1. Write a biography for each of the main characters. In this you put details of appearance, characteristics, age, aspirations and back story.
2. Make a list of all minor characters such as friends/family members/servants (if you write historical as I do) and give them a mini biography and make sure the names you use don't begin with the same letter as the names of the main characters.
3. Create a timeline and put any major events that actually took place so these can be slotted into your story if necessary. (This only applies to historical, obviously.)
4. Write a brief outline of what takes place in each scene/chapter and indicate from whose viewpoint it is so that you keep a balance of hero/heroine/villain.

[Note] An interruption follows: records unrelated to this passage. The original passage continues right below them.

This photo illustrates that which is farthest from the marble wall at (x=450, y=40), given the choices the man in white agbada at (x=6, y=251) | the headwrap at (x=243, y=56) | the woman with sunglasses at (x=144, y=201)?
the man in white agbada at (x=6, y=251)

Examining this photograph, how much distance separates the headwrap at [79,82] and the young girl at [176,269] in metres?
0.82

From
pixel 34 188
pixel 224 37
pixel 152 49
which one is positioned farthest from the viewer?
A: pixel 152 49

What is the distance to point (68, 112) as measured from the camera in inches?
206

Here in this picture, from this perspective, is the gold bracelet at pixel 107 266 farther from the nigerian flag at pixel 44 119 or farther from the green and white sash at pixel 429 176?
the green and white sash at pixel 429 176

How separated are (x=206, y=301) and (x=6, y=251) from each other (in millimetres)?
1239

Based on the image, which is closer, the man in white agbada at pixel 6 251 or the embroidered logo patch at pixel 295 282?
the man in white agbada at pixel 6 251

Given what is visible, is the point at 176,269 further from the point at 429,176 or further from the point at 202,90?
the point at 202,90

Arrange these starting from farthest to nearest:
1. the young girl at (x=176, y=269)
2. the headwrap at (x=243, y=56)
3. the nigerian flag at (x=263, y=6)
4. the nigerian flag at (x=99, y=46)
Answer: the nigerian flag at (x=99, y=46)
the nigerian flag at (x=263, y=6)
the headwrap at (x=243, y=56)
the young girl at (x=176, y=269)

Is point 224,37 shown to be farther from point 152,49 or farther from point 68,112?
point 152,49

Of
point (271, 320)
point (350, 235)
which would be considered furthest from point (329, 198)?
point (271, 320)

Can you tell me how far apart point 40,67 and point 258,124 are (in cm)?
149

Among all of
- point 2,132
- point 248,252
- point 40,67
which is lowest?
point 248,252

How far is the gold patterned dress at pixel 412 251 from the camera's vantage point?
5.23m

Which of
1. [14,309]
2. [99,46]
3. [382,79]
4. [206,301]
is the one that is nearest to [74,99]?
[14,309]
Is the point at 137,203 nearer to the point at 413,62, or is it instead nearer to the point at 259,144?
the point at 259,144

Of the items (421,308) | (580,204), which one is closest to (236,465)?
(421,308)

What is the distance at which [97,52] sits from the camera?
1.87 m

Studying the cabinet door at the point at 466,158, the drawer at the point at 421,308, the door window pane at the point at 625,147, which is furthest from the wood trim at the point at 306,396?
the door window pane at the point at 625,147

When this is done you are ready to start writing your book. The characters should now be vivid in your mind and you will have a good idea of the direction your book will take. However, remember that this is only a guide and it doesn't have to be followed exactly. I found having this written down extremely helpful in the beginning because when you get to the "sagging middle" you can refer to your original plans to tighten things up.
Jean Fullerton, a very successful author of Victorian and East End nursing sagas for Orion, has an even more meticulous planning method. Even after eight books she still does this before she starts. On her screen she will have the equivalent of a double page spread divided into sections, in each section is a scene of about 1000 words. When I speak to her on the telephone she will often tell me she still has X number of scenes to complete – this means she always knows where the book is going and how much longer it will take her to write.
Now that I'm writing my forty-third book (seven mainstream historical and the rest Regency) I no longer need to plan for a 'single' title at all. I get an idea, think of the title, sort out the names of the main characters and I'm ready to go. I keep a notebook in which I write the names/ages/places as they occur in the book because by the time I get to the end I've often forgotten whether the butler is called Foster or Jenkins. However, I've just started writing a series which will have six books in it; although I've done no story planning I spent a couple of hours working out names/pages/partners and a title for each book. This is essential if you're writing a series as you must keep the chronology correct.
I expect that your are now wondering whether you should be planning or not before you start your book. My advice is to plan meticulously for your first couple of books but after that do whatever suits your writing style. I do recommend that you always keep a notebook with essential details of your characters. I hope these suggestions will be helpful to those still unsure which method to use. I know dozens of successful writers and I think it's probably a 50-50 split as to whether we plan or not before we start.